_What is needed_:
Starting at the line that contains "Вночі російські загарбники", transcribe every remaining line of the data below exactly, and omit all pictures.

(Study material begins)

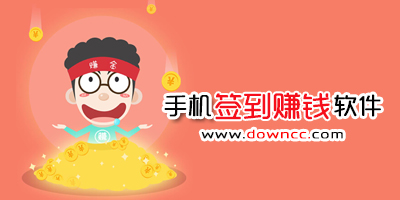 簽到賺錢app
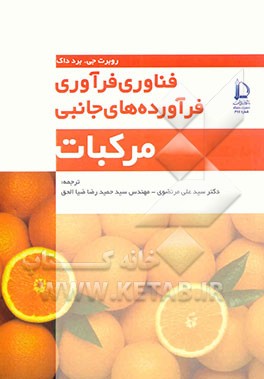 فناوری فرآوری فراورده‌های جانبی مرکبات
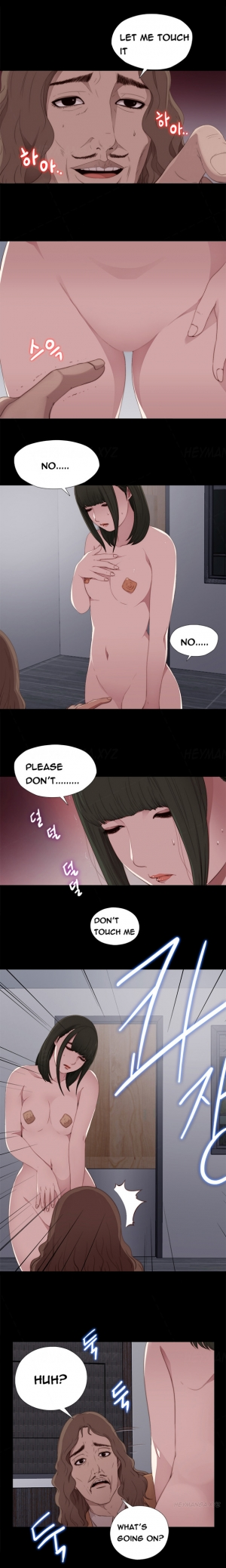  Girl Next Door Ch.1-21 (English) (Ongoing) - Page 218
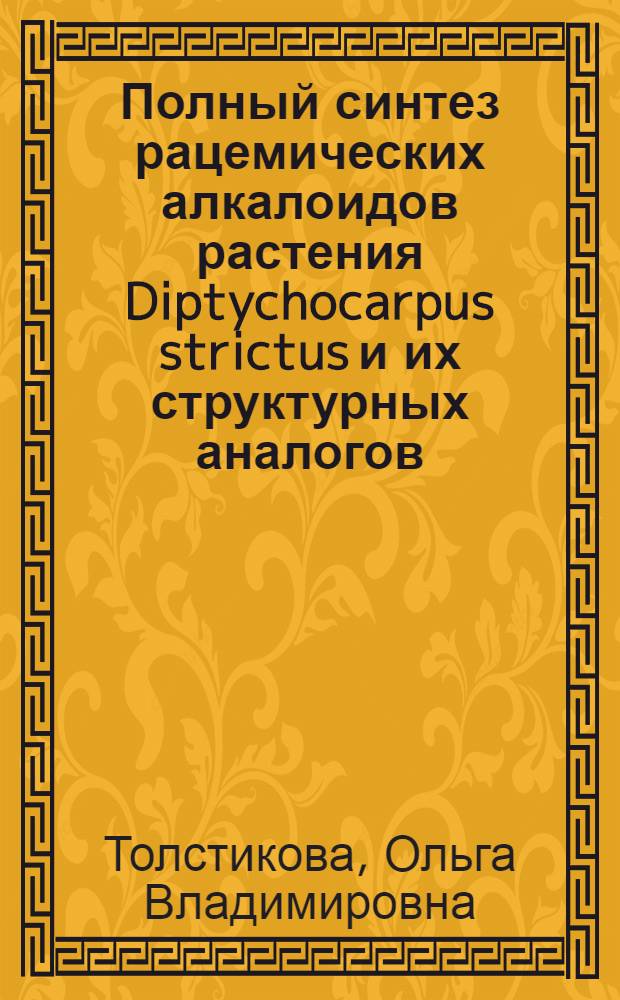 Полный синтез рацемических алкалоидов растения Diptychocarpus strictus и их структурных аналогов : Автореф. дис. на соиск. учен. степ. канд. хим. наук : (02.00.03)
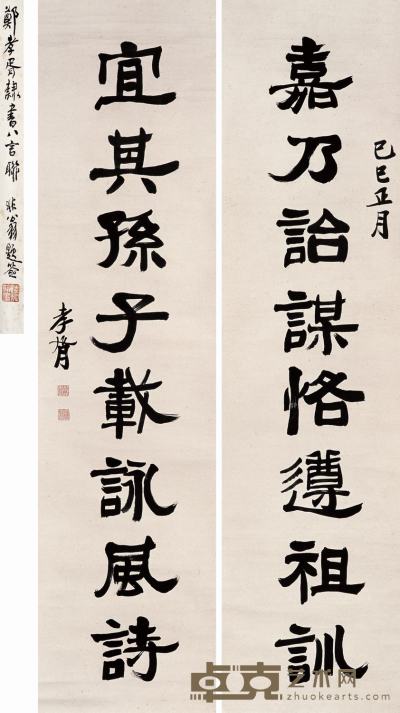郑孝胥  书法八言联 176×44 cm.×2 约7.1平尺(每幅)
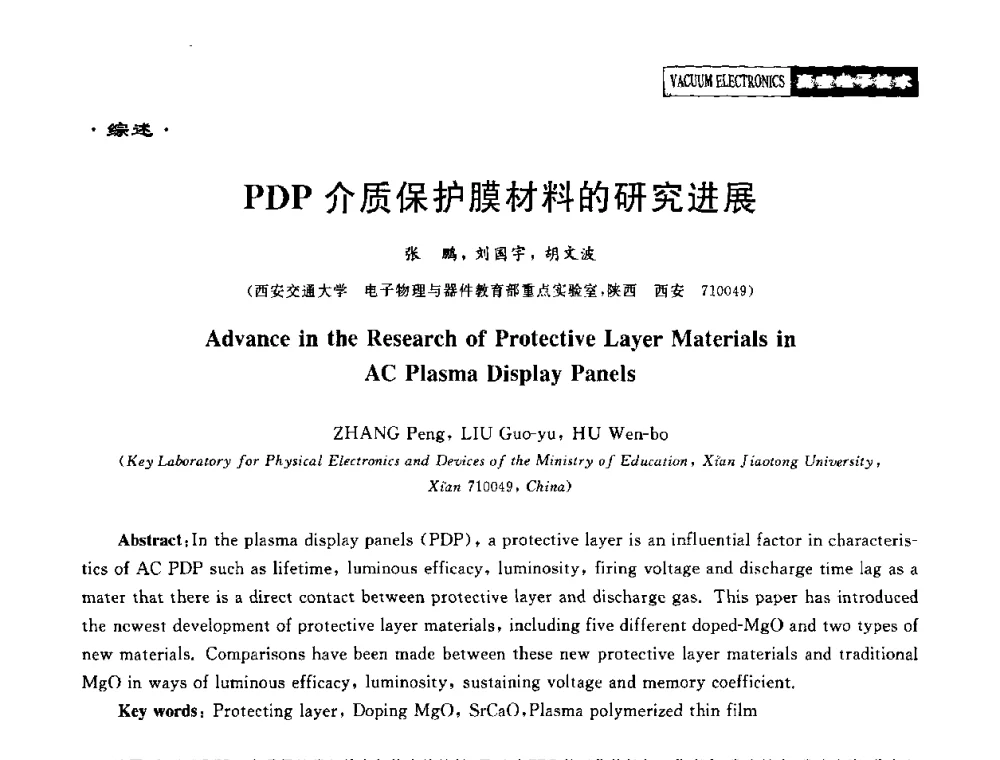 PDP介质保护膜材料的研究进展 - 2010年度真空电子材料、陶瓷-金属封接与真空开关管用陶瓷管壳技术研讨会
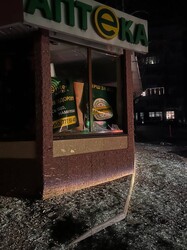 Вночі російські загарбники масовано атакували Одесу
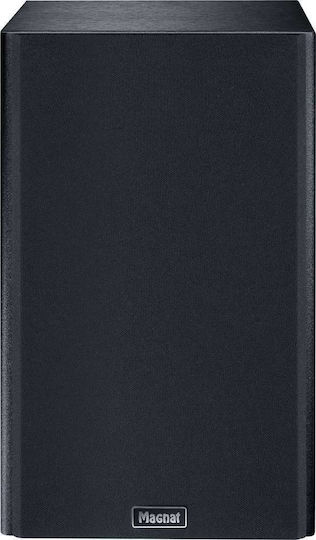 Magnat Monitor Reference 2A Ηχεία Studio Monitor 5" 220W (Ζεύγος) Μαύρα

(Study material ends)

_Answer section_:
 Вночі російські загарбники масовано атакували Одесу
 Magnat Monitor Reference 2A Ηχεία Studio Monitor 5" 220W (Ζεύγος) Μαύρα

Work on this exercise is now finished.